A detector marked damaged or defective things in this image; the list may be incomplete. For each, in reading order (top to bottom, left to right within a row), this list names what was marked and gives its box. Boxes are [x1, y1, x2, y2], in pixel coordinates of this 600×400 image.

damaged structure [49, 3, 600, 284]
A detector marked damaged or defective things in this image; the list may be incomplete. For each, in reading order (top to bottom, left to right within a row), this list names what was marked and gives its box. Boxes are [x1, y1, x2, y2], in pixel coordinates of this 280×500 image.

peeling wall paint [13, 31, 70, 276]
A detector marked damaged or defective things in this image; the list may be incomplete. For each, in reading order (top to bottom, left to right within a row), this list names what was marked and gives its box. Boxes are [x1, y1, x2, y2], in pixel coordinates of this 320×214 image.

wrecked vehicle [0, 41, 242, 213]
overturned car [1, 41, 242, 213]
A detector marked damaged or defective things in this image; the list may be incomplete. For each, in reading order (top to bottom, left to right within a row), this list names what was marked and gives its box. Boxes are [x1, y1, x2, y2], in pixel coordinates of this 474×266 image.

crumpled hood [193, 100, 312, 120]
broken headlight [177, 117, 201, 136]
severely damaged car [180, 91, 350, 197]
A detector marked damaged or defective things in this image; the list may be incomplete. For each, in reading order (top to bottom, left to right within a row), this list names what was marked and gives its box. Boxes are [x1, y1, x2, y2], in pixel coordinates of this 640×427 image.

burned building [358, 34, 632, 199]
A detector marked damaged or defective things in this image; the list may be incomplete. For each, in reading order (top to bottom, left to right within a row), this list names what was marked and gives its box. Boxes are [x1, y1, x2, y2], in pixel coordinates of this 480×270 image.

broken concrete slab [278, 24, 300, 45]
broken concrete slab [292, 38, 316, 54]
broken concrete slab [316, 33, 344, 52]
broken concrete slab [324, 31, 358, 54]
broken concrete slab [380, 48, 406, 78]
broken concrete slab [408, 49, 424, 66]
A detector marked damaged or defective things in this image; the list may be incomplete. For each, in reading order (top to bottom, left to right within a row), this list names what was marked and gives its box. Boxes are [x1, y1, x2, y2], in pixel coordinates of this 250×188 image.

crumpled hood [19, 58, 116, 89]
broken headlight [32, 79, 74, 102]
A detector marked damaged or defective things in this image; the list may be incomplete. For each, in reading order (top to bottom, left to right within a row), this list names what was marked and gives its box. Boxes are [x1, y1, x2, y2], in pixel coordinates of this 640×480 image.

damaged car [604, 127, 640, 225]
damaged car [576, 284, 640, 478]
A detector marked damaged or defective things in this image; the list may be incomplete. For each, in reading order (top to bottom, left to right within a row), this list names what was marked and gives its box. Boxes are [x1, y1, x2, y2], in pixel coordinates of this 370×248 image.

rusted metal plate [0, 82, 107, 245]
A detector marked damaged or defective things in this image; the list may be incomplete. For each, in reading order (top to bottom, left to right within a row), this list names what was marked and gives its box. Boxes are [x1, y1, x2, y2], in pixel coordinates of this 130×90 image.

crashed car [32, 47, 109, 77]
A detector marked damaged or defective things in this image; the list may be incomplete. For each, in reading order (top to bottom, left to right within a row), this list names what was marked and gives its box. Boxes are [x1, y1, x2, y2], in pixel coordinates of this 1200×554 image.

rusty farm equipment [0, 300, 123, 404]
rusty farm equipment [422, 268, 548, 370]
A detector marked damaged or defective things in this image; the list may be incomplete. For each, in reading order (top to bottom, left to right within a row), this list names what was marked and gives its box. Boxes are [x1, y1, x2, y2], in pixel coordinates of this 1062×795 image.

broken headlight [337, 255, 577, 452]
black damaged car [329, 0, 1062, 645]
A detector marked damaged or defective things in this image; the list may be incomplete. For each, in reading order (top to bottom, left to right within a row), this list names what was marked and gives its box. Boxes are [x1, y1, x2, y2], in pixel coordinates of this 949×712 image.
================================
Could you quote the lines above, from the very first through the one containing "broken concrete slab [408, 49, 424, 66]", with both ends included?

▸ The result:
A detector marked damaged or defective things in this image; the list may be incomplete. For each, in reading order (top to bottom, left to right within a row), this list names what was marked and gives its box. Boxes are [x1, y1, x2, y2], in pixel coordinates of this 600×400 image.

damaged structure [49, 3, 600, 284]
A detector marked damaged or defective things in this image; the list may be incomplete. For each, in reading order (top to bottom, left to right within a row), this list names what was marked and gives its box. Boxes are [x1, y1, x2, y2], in pixel coordinates of this 280×500 image.

peeling wall paint [13, 31, 70, 276]
A detector marked damaged or defective things in this image; the list may be incomplete. For each, in reading order (top to bottom, left to right within a row), this list names what was marked and gives its box. Boxes are [x1, y1, x2, y2], in pixel coordinates of this 320×214 image.

wrecked vehicle [0, 41, 242, 213]
overturned car [1, 41, 242, 213]
A detector marked damaged or defective things in this image; the list may be incomplete. For each, in reading order (top to bottom, left to right within a row), this list names what was marked and gives its box. Boxes are [x1, y1, x2, y2], in pixel coordinates of this 474×266 image.

crumpled hood [193, 100, 312, 120]
broken headlight [177, 117, 201, 136]
severely damaged car [180, 91, 350, 197]
A detector marked damaged or defective things in this image; the list may be incomplete. For each, in reading order (top to bottom, left to right within a row), this list names what was marked and gives its box. Boxes are [x1, y1, x2, y2], in pixel coordinates of this 640×427 image.

burned building [358, 34, 632, 199]
A detector marked damaged or defective things in this image; the list may be incomplete. For each, in reading order (top to bottom, left to right within a row), this list names what was marked and gives its box. Boxes are [x1, y1, x2, y2], in pixel coordinates of this 480×270 image.

broken concrete slab [278, 24, 300, 45]
broken concrete slab [292, 38, 316, 54]
broken concrete slab [316, 33, 344, 52]
broken concrete slab [324, 31, 358, 54]
broken concrete slab [380, 48, 406, 78]
broken concrete slab [408, 49, 424, 66]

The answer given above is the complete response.